One star was saddled by surgeries last season, forced from his perch atop all other players as the league’s best active ironman.
Another recently conceded fatigue was the reason he could not play for his country this summer.
The good news for Russell Westbrook and Kevin Durant is there is ample rest built into the Oklahoma City Thunder’s schedule next season.
That was the biggest takeaway from OKC’s standpoint when the NBA unveiled the league-wide schedule for the 2014-15 season Wednesday.
The Thunder will receive as much rest as any team can ask for over the course of an 82-game season. Road trips are relatively short, games are sufficiently spaced out and the entire schedule is about as balanced as can be.
It’s an unexpected luxury for a Thunder team needing to again monitor Westbrook’s surgically repaired right knee, as well as better manage Durant’s league-leading minute tally while looking to capture its first NBA title.

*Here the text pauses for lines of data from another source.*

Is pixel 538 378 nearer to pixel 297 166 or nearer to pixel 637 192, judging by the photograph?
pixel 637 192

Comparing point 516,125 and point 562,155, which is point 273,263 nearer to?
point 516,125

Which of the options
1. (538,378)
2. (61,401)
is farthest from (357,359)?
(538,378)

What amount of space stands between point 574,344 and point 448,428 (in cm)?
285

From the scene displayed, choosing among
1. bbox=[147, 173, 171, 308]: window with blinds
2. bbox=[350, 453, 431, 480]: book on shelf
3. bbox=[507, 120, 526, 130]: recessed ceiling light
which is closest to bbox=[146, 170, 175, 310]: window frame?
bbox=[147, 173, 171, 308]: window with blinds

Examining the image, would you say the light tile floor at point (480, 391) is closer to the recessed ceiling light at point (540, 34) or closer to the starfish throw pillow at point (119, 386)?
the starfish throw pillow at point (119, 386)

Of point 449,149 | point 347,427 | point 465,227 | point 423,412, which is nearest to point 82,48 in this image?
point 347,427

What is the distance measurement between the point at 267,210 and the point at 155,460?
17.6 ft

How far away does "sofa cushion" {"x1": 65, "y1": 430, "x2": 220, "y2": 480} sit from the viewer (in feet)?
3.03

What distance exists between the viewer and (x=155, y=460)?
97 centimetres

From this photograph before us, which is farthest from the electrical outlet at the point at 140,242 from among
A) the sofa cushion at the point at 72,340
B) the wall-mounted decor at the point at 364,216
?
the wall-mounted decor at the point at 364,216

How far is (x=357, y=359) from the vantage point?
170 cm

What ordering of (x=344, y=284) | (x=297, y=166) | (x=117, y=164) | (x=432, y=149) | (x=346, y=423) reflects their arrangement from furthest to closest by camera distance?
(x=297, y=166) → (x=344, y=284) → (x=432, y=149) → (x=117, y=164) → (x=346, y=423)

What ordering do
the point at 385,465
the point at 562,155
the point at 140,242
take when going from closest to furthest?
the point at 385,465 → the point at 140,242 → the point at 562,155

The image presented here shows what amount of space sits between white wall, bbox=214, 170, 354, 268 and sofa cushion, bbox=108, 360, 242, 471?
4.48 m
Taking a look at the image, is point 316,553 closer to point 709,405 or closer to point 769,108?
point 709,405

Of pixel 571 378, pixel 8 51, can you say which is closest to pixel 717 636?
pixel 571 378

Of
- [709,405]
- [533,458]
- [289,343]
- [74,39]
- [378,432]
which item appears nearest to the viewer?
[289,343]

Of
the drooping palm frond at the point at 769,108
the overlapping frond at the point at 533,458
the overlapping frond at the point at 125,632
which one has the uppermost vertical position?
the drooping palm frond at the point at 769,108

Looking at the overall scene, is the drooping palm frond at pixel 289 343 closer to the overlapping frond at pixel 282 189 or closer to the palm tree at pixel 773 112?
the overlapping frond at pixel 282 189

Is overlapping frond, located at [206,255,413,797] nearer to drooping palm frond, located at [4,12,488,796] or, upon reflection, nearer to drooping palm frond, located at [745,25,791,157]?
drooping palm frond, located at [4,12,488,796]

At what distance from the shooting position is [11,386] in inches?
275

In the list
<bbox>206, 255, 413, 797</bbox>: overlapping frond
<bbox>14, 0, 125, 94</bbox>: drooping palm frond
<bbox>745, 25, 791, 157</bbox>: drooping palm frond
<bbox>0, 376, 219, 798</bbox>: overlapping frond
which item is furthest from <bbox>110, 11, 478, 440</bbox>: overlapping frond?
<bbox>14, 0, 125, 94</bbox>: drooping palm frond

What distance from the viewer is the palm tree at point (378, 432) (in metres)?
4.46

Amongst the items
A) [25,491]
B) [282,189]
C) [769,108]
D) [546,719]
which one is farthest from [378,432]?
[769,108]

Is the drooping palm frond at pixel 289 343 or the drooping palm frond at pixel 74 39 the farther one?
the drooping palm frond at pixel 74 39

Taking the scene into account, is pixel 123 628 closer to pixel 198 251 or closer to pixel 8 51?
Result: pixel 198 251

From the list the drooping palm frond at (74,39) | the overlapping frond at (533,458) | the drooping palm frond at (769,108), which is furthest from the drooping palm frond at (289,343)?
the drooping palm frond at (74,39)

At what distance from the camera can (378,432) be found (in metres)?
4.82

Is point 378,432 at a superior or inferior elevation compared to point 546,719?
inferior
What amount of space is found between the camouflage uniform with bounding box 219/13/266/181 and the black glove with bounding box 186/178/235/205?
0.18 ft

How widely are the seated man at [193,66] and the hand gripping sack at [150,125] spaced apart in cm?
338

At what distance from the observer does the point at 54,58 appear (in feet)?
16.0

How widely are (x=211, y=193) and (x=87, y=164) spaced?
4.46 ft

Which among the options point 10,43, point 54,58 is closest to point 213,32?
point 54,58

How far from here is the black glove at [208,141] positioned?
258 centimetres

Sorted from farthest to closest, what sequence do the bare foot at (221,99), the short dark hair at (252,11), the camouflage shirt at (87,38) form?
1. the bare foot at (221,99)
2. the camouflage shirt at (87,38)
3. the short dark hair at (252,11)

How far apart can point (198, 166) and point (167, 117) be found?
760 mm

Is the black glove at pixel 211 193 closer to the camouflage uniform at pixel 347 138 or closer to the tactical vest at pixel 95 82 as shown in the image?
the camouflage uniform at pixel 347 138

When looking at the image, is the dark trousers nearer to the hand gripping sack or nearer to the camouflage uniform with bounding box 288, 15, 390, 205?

Oklahoma City’s schedule includes 18 back-to-back sets, which ties the Thunder for the league’s third fewest. The Los Angeles Lakers have just 16 back-to-backs, but by comparison Detroit and the Charlotte Hornets are each scheduled for 22 back-to-backs.
None of the Thunder’s back-to-backs are a part of a stretch of four games in five nights. Oklahoma City had one such stretch last season. Golden State, for example, has four this year.
Nineteen of the Thunder’s first 41 games are at home, which means 22 of the final 41 will be played inside Chesapeake Energy Arena. Last season, the Thunder had 21 of its first 41 at home and 20 of its final 41 at home.
As part of its home schedule, the Thunder will enjoy three four-game home stands, two of them coming in March as part of a nine-game stretch.
There’s also a layoff due to a scheduling quirk, like the one that gives the Thunder five days off between a home game against Utah and a road game against Houston in mid-January.
Travel should be a breeze, too.
Things settle down soon after the Thunder opens the season with five games in seven nights, four of them coming on the road. The longest trip of the season is five games, a slate that will put the Thunder on the road for 10 days for an east coast swing through Orlando, Miami, Washington, Atlanta and Cleveland.
But the next longest trip is three games, which the Thunder will do four times. Twelve trips are one-gamers, and six trips contain two games.
And, of course, the league is attempting to lighten everyone’s load this season by extending the All-Star Break. All teams will be off from Feb. 13-18 this year after All-Star participants over the last several years requested more rest.
The Thunder will get a seven-day break for the league’s annual showcase. With Westbrook, Durant and potentially Serge Ibaka all possibly being named to the All-Star team, as well as Anthony Morrow a possible 3-point contestant and Ibaka and Perry Jones III potential slam dunk participants, the Thunder could be among the teams that need the rest most by mid-season.
Of course, there’s enough evidence from the team’s two biggest stars over the last several months to suggest rest for the Thunder will be critical throughout the season.
Westbrook underwent three surgeries in 2013, causing him to miss 36 contests in 2013-14. Before sustaining a torn meniscus Westbrook had never missed a game in his career. When he rejoined the lineup, the team limited him to one game on back-to-back sets as a means to monitor his knee and get him as much rest as possible.
Durant, meanwhile, led the league in total minutes played for the third time in five seasons last year. No player over the past five regular seasons has logged more minutes.
Last week, the reigning league MVP unexpectedly withdrew from the USA Basketball roster that will compete in the 2014 FIBA World Cup. As part of his reasoning, Durant said through a written statement that he needed to “take a step back and take some time away, both mentally and physically in order to prepare for the upcoming NBA season.”